Lee A. Resnick, MD, FAAFP
Private payor reimbursement trends nearly always follow Medicare’s lead, and at no other time in history has the physician reimbursement model been so scrutinized. In an attempt to control unwieldly healthcare spending, payors are understandably looking to be creative. When they look at the drivers for increased health spending, one thing is clear: Diagnostic testing and imaging services grew far faster since 2000 than any other health-care service. According to MedPAC (the Medicare Payment Advisory Commission), the volume of these services grew from 2000 to 2011 by 91% and 79% respectively, whereas evaluation and management (E/M) services grew by 37%. What’s more, tests and imaging services cost more per encounter than E/M services do, thereby influencing overall spending more significantly. Enter value-based payment models.
The idea is to reward what is seen as high-value care and penalize what is seen as low-value care. Comparative effectiveness studies, many of which are funded by federal agencies with ties to Centers for Medicare & Medicaid Services, have been issuing verdicts on tests, procedures, and advanced diagnostics that, when linked to specific diagnoses, demonstrate no benefit. Once the payors had their evidence, all they needed were ways to track and measure quality and medical necessity so that they could begin to impose their new payment model. If you are wondering who came up with the cluster headaches known as ICD-10 (International Classification of Diseases, 10th Revision, Clinical Modification) and PQRS (Physician Quality Reporting System), well, now you know. And it’s no secret who has been stuck with the bill for their implementation. It’s like paying admission to your very own house of torture!

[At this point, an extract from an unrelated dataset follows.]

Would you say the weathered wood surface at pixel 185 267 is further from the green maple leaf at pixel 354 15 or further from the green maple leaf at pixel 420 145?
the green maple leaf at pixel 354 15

Meanwhile, back in reality, operating expenses for physician practices continue to outpace reimbursement at dramatic rates. If you follow the trends of the Medicare Economic Index (MEI), you know that practice expenses have in fact been climbing 200% faster than reimbursement rates over the last decade. The MEI is a measure of all practice expenses, including compensation for staff, rent, equipment, and technology. More depressing is that inflation increased at a rate of 33% versus the 9% rate increase for fee-for-service (FFS) reimbursement over the same period. Effectively, cost-of-living and practice expenses are increasing more than three times as quickly as revenue. Worse, these trends reflect practice income before the bulk of electronic medical record integration and before the ICD-10 circus came to town. Name two more costly initiatives than these since 2000 . . . go ahead, I dare you.
With margins being what they are in most physician practices, how can we possibly survive this onslaught? Why, see more patients, of course! So we should see patients faster than ever before, which decreases quality, increases errors, and decreases patient satisfaction? Aren’t these just the measures being proposed for value-based payments? Now, I am sure someone will be quick to remind me that these new payment systems will allow physicians to actually see fewer patients because value-based reimbursement will be higher . . . right? Well, sort of. The value-based payment formulas are complicated and confusing, but the down arrow here is that physicians are looking at ±2%, on the basis of their performance. In other words, you are cordially invited to increase your effort (aka expense) and decrease your overall efficiency, all in the hopes of getting a 2% payment bump. While this little experiment is being played out, most of your patients continue to get reimbursed under the FFS model. So unless you find ways to treat value-based-payment patients differently than FFS patients, all this effort will actually decrease your income.
Urgent care physicians and operators should not fool themselves into thinking that value-based payment models will not be relevant to our industry. Regardless of how this plays out, is it simply not a good idea to add any new payment schemes—with their rules to learn and audits to fear—until we fix the dramatic and growing gap between practice expenses and reimbursement. Continuing to add new models dooms the system to failure.